There’s much to be said about what is currently happening in the world right now and adapting to those changes has been a crucial piece in moving forward. Fortunately, we as a company can work remotely, but that comes with its own challenges. Much of our operational adaptation has been determining how to enable each part of the whole to perform their role well enough to continue operating at the quality our customers have come to expect.
What I’ve found in my own journey of working from home has been that routine is everything. While unaccustomed to regularly working from home, I’ve always been into routines. Whether it's my weekly visit to a local comic book shop or risking tardiness in favor of following my pre-work procedure to a tee, there is peace and comfort in the grooves of routine I’ve carved for myself. Now I find myself confronted with a reality lacking some bricks of a carefully laid foundation of how I tend to exist on a given day, some of which, I didn’t even realize were part of the structure. The line between weekdays and weekends is still there, but as a soft veil breached simply by rolling out of bed at a minimum. Used to, one had to leave the house, endure traffic, and then interact with other humans (aka “monsters”). I also find that I miss the casual and often banal interactions with monsters; It certainly made looking at my own habits easier.
When I first started working from home and social distancing, I had common thoughts of how much I would thrive. No distractions, less stress, a break from monsters, boundless creativity! I’ve since found that much is the same and there’s not a wrong way to adapt unless you’ve not left your couch in days except to warm up pizza.

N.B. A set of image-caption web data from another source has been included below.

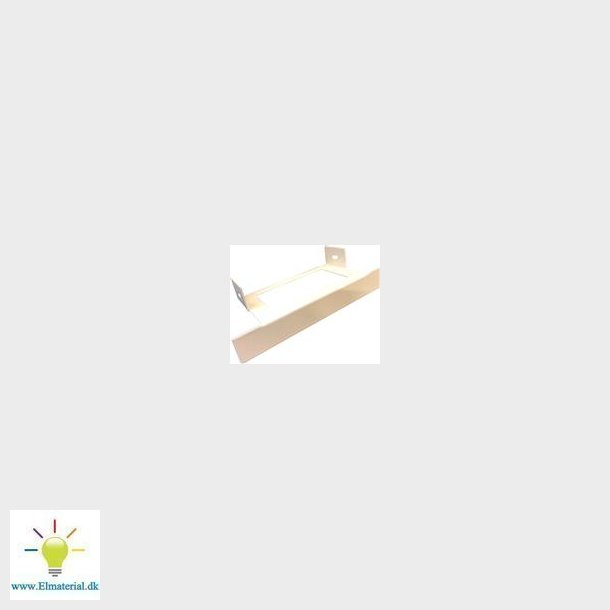 Endest.Tas+ 120/65F Ral 9010 Med Lockhul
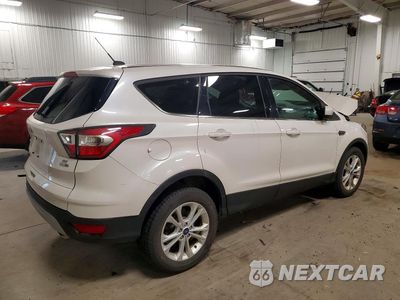 Trzecie zdjęcie samochodu z tyłu: 2017 FORD ESCAPE SE VIN:1FMCU9GD1HUB15754 - miniatura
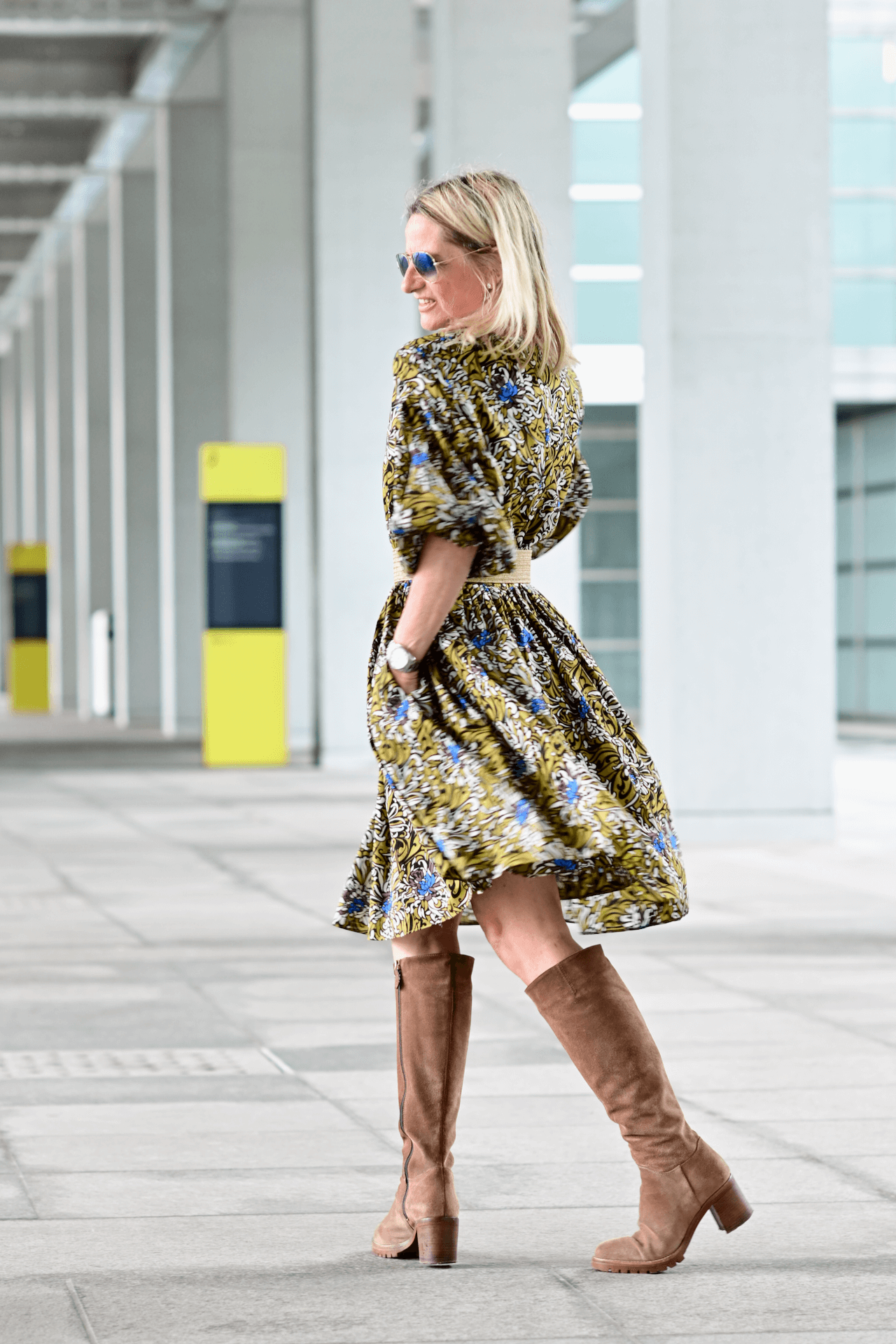 How to Style 3 Max Mara Dresses and a Whopping 30% off!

While the peace I’m chasing now may be slightly different than it was before, it remains true at its core - a search for control. There are things I can easily continue to do like shower, change my clothes, and water my flowers in Animal Crossing, but some things require a bit more energy to find alternatives. Daily walks have been much easier than going to the gym and helps to make up for all the lost steps I wasn’t counting in walking to my car and around the office. Luckily there are countless videos online to workout to and keep some movement in my life. I can’t walk into a co-monster’s office to give myself a break (and them a distraction), but I can use a video call to see a familiar face and connect to someone. I can’t go buy new comic books, but I can finally address my Tsundoku (and read lots of Wikipedia).
It’s easy to feel overwhelmed and aimless with all the uncertainty swirling around. Wherever it is that you’ve lost routine in this time, it’s helpful to maintain some peace and piece of control, but don’t be afraid to beat back new paths and push into the unknown on your own terms.